» Exercise directions:
For this exercise, please find the lines in the entries that include the word "over" and copy them.
________________________
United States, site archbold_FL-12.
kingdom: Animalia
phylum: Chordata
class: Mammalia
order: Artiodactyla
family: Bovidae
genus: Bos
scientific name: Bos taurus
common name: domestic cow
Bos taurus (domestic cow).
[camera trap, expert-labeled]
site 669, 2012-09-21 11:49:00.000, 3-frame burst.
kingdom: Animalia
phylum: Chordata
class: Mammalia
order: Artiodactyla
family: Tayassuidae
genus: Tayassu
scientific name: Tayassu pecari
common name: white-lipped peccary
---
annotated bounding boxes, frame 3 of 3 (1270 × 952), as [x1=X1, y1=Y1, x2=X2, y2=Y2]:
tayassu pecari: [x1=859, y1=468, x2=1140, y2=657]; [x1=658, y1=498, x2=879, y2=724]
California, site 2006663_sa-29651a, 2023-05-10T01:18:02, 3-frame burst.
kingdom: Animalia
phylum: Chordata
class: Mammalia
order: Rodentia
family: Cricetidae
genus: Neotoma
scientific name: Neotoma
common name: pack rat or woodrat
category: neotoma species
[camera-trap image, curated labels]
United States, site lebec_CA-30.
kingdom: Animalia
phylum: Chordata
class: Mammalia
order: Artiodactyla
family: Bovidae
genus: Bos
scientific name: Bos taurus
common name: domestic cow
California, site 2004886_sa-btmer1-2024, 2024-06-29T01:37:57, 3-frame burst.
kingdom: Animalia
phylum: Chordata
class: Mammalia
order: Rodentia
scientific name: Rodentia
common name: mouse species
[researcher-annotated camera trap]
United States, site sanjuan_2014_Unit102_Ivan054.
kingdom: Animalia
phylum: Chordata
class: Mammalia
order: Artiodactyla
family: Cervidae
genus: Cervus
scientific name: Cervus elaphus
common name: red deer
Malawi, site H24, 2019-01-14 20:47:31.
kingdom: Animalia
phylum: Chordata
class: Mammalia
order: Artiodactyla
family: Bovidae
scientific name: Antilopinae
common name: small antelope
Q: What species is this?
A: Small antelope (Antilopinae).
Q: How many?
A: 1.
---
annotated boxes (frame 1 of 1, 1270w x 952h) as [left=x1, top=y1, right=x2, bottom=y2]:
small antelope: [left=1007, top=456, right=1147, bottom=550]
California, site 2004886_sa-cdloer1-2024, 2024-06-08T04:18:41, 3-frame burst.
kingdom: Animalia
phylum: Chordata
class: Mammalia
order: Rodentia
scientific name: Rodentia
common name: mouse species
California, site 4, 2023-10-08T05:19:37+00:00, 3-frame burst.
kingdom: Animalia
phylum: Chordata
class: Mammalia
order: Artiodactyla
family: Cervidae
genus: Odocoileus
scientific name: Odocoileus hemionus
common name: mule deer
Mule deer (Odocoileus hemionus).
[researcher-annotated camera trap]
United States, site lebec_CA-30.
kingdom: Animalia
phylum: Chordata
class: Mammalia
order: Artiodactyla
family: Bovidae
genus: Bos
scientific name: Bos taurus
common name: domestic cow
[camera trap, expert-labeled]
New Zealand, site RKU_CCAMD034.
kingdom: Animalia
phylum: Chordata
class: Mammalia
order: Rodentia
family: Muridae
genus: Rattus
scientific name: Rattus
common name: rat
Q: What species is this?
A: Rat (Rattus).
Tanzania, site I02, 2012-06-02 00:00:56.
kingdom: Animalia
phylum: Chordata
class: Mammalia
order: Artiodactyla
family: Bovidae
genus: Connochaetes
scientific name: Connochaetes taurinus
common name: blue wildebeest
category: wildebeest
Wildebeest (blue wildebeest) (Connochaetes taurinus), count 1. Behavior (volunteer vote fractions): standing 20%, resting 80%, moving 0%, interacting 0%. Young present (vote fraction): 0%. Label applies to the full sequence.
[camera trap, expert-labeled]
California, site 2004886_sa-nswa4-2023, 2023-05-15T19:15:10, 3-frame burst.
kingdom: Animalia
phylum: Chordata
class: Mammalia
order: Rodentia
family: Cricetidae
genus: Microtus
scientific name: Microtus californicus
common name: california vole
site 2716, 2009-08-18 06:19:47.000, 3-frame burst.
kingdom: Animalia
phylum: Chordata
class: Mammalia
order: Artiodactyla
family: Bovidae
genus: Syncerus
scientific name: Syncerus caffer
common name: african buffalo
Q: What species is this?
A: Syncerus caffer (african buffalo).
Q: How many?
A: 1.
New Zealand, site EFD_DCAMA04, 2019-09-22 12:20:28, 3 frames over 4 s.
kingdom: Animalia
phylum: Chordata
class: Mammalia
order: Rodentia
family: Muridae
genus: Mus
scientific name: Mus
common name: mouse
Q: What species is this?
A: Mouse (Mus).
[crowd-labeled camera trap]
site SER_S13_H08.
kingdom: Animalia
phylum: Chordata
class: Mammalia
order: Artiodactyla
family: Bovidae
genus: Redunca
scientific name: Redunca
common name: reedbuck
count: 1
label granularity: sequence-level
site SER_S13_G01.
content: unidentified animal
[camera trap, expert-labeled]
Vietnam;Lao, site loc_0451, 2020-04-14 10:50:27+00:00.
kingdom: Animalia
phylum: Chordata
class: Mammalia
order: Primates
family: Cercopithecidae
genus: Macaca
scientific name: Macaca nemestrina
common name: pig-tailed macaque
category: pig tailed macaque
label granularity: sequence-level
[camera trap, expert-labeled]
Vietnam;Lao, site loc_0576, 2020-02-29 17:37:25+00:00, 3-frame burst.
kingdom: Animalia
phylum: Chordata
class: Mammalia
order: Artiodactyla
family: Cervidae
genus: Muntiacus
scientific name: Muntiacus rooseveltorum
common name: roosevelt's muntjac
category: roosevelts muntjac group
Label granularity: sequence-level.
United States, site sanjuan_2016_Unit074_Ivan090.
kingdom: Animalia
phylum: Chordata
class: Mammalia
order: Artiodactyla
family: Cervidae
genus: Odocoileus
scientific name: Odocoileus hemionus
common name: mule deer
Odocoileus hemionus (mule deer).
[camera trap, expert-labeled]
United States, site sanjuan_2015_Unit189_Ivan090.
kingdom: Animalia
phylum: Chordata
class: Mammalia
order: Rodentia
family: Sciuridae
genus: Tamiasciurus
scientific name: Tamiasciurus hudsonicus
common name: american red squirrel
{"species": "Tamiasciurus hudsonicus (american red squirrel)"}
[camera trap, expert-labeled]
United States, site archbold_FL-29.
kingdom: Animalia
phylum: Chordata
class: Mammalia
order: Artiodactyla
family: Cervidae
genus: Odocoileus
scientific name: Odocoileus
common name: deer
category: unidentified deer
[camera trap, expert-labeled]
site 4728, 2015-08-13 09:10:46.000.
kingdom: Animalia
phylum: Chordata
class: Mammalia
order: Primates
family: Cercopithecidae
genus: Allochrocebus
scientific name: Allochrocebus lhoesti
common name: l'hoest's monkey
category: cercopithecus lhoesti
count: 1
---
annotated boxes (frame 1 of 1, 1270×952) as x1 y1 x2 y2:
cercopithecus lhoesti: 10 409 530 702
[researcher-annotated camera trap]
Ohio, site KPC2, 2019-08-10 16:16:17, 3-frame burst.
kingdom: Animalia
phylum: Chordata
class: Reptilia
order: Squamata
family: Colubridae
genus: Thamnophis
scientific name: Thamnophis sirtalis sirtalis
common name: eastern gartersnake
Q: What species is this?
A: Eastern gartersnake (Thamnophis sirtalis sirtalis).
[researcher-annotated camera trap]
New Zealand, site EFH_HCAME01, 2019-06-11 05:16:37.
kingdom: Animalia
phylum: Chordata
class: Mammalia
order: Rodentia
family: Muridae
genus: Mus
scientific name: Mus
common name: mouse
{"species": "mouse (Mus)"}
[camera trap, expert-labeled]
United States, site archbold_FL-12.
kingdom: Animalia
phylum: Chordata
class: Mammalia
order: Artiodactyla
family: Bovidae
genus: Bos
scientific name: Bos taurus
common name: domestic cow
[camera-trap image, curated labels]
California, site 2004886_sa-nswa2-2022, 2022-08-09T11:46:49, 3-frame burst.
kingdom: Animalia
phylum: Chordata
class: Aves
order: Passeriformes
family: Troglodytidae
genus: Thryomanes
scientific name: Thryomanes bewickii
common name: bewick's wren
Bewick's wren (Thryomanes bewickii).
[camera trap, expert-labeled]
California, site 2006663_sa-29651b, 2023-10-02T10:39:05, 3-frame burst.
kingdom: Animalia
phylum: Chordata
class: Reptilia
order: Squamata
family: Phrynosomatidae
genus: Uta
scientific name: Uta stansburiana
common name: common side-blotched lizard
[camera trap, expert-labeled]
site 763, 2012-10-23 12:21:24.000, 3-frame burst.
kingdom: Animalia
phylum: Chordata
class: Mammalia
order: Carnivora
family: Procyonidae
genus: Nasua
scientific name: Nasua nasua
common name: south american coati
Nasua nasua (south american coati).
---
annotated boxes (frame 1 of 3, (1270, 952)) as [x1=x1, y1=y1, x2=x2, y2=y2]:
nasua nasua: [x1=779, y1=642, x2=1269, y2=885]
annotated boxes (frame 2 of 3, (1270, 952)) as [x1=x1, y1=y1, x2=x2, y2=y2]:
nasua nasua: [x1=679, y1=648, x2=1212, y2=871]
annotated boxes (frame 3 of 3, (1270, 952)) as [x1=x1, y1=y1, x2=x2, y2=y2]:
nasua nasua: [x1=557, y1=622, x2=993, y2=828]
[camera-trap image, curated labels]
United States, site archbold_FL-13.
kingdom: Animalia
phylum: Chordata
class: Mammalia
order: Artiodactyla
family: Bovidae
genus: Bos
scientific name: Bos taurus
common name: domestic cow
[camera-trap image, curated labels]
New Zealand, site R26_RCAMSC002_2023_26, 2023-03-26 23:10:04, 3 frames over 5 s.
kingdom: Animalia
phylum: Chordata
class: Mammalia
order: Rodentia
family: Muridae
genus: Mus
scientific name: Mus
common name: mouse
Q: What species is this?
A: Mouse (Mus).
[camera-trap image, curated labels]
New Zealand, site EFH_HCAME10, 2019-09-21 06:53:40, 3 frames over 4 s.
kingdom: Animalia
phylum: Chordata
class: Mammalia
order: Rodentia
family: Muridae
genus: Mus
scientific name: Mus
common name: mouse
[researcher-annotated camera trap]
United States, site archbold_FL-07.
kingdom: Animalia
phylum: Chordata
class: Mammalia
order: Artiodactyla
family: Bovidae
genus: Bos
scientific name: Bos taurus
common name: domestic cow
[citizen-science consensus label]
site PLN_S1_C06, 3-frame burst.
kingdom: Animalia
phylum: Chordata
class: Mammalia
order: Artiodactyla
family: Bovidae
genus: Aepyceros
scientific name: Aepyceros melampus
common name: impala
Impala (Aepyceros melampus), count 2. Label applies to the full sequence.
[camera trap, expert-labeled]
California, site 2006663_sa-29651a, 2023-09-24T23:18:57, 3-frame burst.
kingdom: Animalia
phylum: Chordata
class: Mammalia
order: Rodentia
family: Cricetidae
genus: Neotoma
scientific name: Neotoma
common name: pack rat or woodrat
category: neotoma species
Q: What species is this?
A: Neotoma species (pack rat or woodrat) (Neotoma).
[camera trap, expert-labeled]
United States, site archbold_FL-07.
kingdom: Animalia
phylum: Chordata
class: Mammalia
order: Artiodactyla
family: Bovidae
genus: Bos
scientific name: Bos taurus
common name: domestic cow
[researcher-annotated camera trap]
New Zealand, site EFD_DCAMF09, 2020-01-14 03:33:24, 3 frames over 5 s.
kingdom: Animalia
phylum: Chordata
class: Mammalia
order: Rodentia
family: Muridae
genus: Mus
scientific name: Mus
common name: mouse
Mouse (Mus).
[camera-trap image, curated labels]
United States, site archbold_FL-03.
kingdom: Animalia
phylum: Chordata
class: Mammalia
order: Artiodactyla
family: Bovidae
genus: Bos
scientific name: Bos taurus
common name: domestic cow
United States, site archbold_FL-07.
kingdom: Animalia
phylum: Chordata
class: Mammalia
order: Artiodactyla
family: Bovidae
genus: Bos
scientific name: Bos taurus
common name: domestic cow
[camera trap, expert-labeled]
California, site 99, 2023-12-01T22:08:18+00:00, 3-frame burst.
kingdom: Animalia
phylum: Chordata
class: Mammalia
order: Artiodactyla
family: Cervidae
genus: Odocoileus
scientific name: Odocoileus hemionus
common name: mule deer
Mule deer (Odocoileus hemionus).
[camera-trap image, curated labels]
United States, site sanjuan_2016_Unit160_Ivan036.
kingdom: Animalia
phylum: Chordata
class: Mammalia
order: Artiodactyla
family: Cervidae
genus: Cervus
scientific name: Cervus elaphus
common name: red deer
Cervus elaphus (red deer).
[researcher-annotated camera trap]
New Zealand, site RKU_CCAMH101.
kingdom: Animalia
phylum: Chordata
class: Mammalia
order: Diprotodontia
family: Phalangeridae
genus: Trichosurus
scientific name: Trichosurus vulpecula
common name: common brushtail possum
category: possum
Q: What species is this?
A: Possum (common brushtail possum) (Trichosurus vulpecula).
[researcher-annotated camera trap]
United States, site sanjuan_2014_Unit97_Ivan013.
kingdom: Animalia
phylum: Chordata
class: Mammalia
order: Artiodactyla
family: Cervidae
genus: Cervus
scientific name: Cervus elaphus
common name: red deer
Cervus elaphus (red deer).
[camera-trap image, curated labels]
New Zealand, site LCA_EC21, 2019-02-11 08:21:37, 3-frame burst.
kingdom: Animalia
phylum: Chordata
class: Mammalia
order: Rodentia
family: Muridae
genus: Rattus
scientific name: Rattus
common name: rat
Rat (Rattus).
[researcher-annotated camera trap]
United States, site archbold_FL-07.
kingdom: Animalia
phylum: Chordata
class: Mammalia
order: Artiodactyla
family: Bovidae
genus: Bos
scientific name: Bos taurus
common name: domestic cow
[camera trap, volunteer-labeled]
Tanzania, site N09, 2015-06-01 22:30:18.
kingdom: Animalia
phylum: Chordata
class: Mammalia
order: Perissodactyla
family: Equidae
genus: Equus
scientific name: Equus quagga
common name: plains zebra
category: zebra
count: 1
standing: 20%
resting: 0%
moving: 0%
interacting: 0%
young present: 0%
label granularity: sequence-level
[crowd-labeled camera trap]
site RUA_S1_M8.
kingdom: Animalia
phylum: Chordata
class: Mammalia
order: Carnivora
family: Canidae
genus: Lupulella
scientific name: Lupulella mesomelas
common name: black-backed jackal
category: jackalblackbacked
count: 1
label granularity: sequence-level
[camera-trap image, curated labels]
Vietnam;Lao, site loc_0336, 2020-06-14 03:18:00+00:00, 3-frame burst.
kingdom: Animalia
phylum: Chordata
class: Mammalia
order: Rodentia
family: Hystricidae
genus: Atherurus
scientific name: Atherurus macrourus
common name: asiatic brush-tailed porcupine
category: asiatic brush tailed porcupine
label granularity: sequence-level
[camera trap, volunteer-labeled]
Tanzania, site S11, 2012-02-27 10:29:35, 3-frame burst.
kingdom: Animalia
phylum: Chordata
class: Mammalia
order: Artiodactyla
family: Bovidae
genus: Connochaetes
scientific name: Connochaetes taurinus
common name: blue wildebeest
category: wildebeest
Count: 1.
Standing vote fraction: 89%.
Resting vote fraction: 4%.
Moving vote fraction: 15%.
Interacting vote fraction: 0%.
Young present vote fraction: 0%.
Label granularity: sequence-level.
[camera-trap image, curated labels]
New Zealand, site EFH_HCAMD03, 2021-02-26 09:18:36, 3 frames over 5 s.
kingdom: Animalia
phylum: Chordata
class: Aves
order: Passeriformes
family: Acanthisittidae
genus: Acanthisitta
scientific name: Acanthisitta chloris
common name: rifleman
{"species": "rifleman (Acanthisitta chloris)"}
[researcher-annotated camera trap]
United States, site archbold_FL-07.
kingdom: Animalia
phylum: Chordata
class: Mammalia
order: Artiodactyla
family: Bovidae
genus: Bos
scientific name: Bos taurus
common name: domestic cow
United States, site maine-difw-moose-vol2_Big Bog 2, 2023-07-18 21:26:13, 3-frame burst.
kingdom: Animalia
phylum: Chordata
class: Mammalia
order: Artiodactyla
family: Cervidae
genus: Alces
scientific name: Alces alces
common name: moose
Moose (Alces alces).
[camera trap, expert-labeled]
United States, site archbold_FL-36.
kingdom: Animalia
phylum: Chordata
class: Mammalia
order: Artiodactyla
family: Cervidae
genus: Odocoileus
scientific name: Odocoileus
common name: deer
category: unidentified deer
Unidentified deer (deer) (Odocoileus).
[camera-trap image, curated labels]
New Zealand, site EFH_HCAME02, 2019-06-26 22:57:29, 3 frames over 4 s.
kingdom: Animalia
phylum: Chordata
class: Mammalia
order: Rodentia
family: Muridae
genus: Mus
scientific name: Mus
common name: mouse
________________________
» Written answer:
New Zealand, site EFD_DCAMA04, 2019-09-22 12:20:28, 3 frames over 4 s.
New Zealand, site R26_RCAMSC002_2023_26, 2023-03-26 23:10:04, 3 frames over 5 s.
New Zealand, site EFH_HCAME10, 2019-09-21 06:53:40, 3 frames over 4 s.
New Zealand, site EFD_DCAMF09, 2020-01-14 03:33:24, 3 frames over 5 s.
New Zealand, site EFH_HCAMD03, 2021-02-26 09:18:36, 3 frames over 5 s.
New Zealand, site EFH_HCAME02, 2019-06-26 22:57:29, 3 frames over 4 s.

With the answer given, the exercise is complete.